Thus, the selection of discriminating features (signatory biomarkers characterized by unique Rt and m/z values) was carried out by evaluating the OPLS-DA loading S-plots (Figure 3B). To avoid overinterpretation of the models and variable selection bias, only features that were statistically significant in contributing to class separation were retained. Therefore, variables that combined both high covariation and correlation (as examined on S-plots) were considered to be statistically relevant as potential discriminant features (Wiklund et al., 2008; Tugizimana et al., 2013). However, since the S-plot is susceptible to data matrix changes due to correlation sensitivity and dependency on data structure, the statistical significance and discriminability of the potential markers derived from the S-plots were further investigated using different tests and tools such as the VIP plots, jackknife confidence intervals (used to estimate standard errors in a non-parametric way as an estimate of bias), variable trends, dot plots and descriptive statistics (Figures 3C,D). The VIP plots display VIP values as a column plot with jackknife uncertainty bars, providing a metric to assess the importance of the variables both to explain X and to correlate to Y, with the jackknife confidence intervals reflecting the variable stability (Galindo-Prieto et al., 2015; Tugizimana et al., 2016). Only S-plot-derived variables with VIP scores exceeding 1.0, with no (or minimal) overlap between groups (as indicated by dot—and trends plots), with positive jackknife confidence intervals and p-value < 0.05 (ANOVA, T-test), and demonstrating stable signals in the QC samples, were selected and retained as statistically significant and chemometrically contributing correctly to class separation. In a logical extension, these selected discriminant variables are regarded as essential chemical repertoires explaining the metabolic changes in sorghum, revealed by PCA—and HCA models (Figures 2C,D and Supplementary Figure S6). Accordingly, such features are fundamental elements for the biochemical interpretation of the chemometrically extracted information. These extracted features (markers) were then annotated (to the Metabolomics Standards Initiative, MI-level 2 annotation), as described in the experimental section and are reported in Table 1.

To identify the most significant metabolic pathways defining the sorghum defense responses, the MetPA (Metabolomics Pathway Analysis)—an integral module of the MetaboAnalyst bioinformatics tool suite (version 3.0; http://www.metaboanalyst.ca/)—was used. MetPA is a pathway analysis and visualization tool that combines several advanced pathway enrichment analysis methods along with the analysis of pathway topological characteristics to facilitate the elucidation of most relevant and altered pathways involved in the conditions under study (Xia et al., 2015; Chong et al., 2018. A representation of all MetPA-computed metabolic pathways displayed according to their significance or pathway impact in shown in Figure 4 and Table 2. The nine most significant pathways were (with some overlap): phenylalanine metabolism, stilbenoid and gingerol biosynthesis, flavonoid biosynthesis, flavone and flavanol biosynthesis, tryptophan metabolism, phenylpropanoid biosynthesis, aromatic amino acid biosynthesis, riboflavin-, and tyrosine metabolism. Furthermore, the topological characteristics of the phenylpropanoid—and flavonoid pathways are shown in Figure 5, illustrating that the two pathways are structurally highly interconnected, with some overlap as also shown in the topological graph-pathways generated from MetPA.

→ EXERCISES TO COMPLETE:
A - In the sorghum metabolomics text, what VIP score did an S-plot-derived variable have to exceed to be retained?
B - Resume the sorghum metabolomics text from its final sentence and carry it forward.

→ INFORMATION SUPPLIED:
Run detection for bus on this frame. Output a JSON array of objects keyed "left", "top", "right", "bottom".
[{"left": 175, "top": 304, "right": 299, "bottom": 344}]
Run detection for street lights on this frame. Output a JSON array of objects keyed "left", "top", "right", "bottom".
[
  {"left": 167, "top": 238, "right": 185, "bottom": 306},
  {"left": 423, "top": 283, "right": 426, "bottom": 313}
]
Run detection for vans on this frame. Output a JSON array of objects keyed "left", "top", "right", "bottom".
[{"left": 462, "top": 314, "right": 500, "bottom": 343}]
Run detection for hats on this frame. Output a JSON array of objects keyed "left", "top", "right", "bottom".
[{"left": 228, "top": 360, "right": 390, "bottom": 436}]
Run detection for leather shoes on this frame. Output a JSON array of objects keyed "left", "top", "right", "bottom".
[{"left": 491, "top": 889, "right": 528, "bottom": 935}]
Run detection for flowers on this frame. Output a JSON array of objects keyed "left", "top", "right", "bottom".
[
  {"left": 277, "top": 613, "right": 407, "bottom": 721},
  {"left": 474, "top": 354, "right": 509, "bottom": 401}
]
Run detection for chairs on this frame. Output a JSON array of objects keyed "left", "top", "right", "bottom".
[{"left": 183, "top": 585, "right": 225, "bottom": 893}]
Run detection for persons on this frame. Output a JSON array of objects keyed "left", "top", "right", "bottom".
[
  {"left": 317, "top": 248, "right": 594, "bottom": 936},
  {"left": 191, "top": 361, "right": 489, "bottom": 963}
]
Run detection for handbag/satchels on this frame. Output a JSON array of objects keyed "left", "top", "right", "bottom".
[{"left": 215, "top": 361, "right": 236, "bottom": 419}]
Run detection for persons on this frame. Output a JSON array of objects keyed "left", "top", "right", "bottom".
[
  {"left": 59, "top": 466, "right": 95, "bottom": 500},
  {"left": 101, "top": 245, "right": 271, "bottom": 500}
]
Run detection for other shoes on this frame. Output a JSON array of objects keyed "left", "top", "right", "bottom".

→ ANSWERS FOR THE EXERCISE:
A - 1.0

B -
To complement these results, a biochemical and empirical network displaying metabolic relationship patterns between metabolites (indicated by OPLS-DA as signatory biomarkers) were performed. Figure 6 illustrates how the metabolites are connected based on biochemical relationships or structural similarity. The graphic representation and computed network parameters (e.g., clustering coefficient of 0.695; network density of 0.573) revealed a high interconnectivity of the OPLS-DA selected metabolites.

To enrich the metabolomic results with transcriptome insights, a phytoalexin-related gene (F3′H) and some defense-related genes (PAL and PPO, and PR-proteins PR3 and PR10) were selected and analyzed for expression levels in response to C. sublineolum infection. The general observation from these results points to time- and cultivar-related expression profiles; and all genes showed significant expression levels at different time intervals after pathogen inoculation (Figures 7, 8).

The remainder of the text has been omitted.